Add a warm and cozy touch to your front door with a handmade yarn ball wreath. You'll need: skeins of yarn in 3 to 5 different shades of the same color; hot glue gun; hot glue sticks; foam spheres in three different sizes; wire wreath form; scissors.
Year after year, colored twinkle light bulbs are certain to burn out. Instead of tossing them, collect them for decorating wreath forms. Adding hot glue to the backs of discarded red bulbs, then using them to decorate the front of the wreath created an all red wreath.
Give a plastic skeleton a fresh take on the afterlife as a minimalist wreath. Disassemble the skeleton by removing the thread, wire or string used to hold the pieces together. Next, attach bones to a wire wreath form using craft wire, overlapping and interlacing the bones. As a creepy finishing touch, wire the skull to the wreath's bottom so its sockets are approximately eye-level with trick-or-treaters.

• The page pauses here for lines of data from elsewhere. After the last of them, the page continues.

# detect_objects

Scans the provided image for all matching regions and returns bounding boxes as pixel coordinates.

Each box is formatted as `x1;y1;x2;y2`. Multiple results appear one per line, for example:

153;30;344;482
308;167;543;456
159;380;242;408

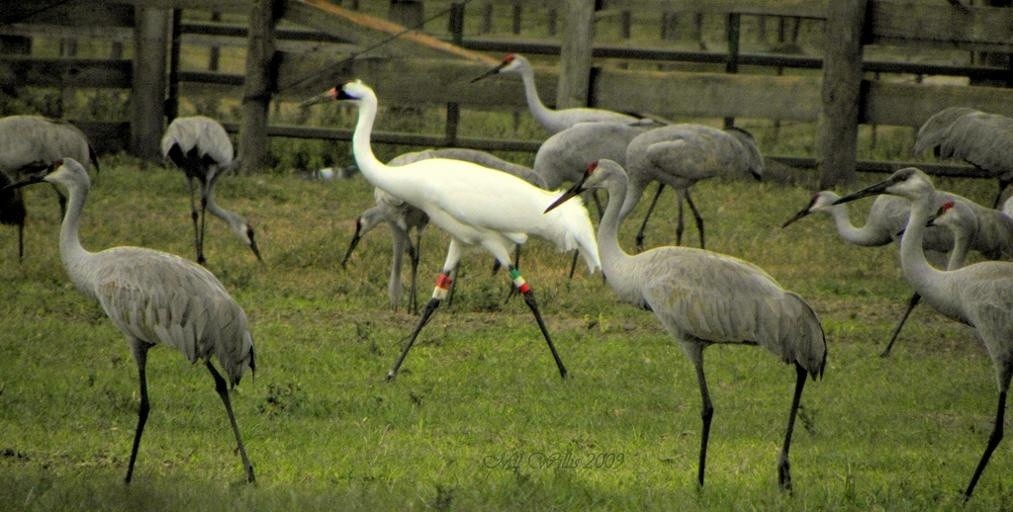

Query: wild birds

Give arachnophobes the heebie-jeebies with a spider's nest wreath made with bunched gauze, ribbon and plastic spiders. First, loosely wrap a spool of pure white medical gauze (or cheesecloth) around a foam wreath form until completely covered. Next, attach a few plastic spiders to one side of the wreath with craft or hot glue. Hang the wreath with a black velvet bow looped through the top. For an added gruesome touch, glue on a pair of skeletal hands.

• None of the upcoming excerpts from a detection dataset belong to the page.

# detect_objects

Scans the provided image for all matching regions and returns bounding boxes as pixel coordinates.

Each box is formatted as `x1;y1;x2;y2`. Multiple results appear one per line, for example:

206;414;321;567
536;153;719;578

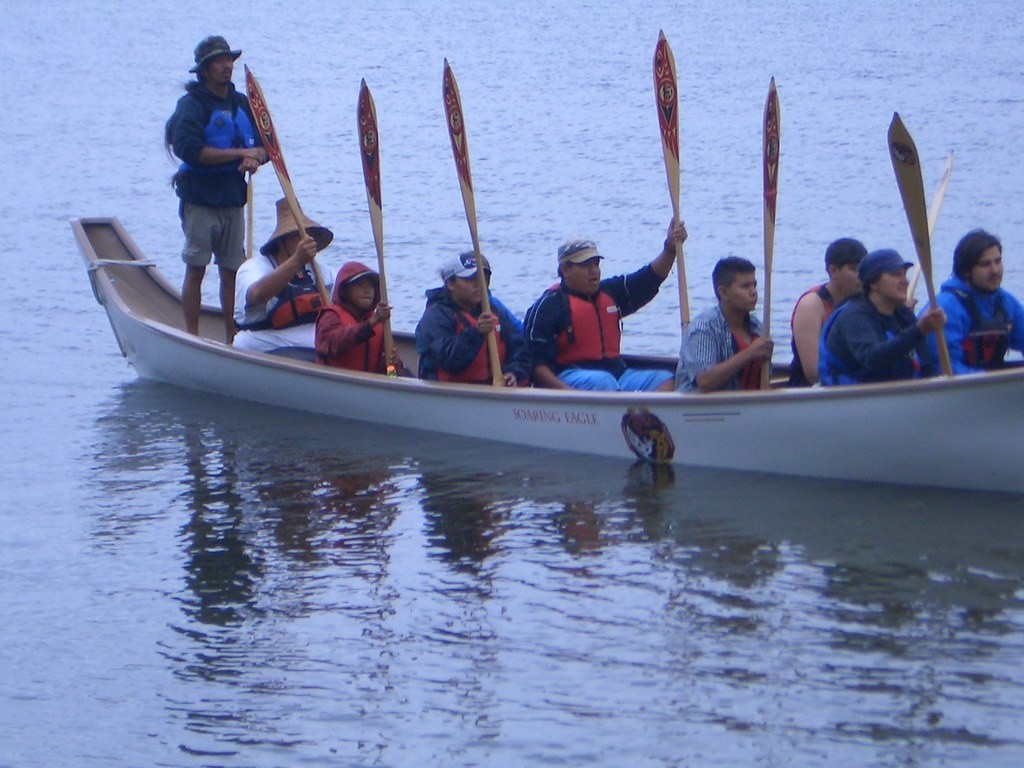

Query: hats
260;196;334;255
188;36;242;73
443;251;477;282
858;248;913;281
557;239;605;265
480;254;492;276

Although the tiny orange shapes covering this wreath look like diminutive pumpkins, they're actually putka pods. A great stand-in for mini pumpkins, the dried organic seed pods don't deteriorate, so your wreath can be displayed year after year.
If potted succulents aren't your cup of tea, or if you just need to display those beautiful succulents in a few more places, create a wreath from your felt creations. Tightly wrap a wreath frame with roving or yarn and hot glue your succulents into place around it.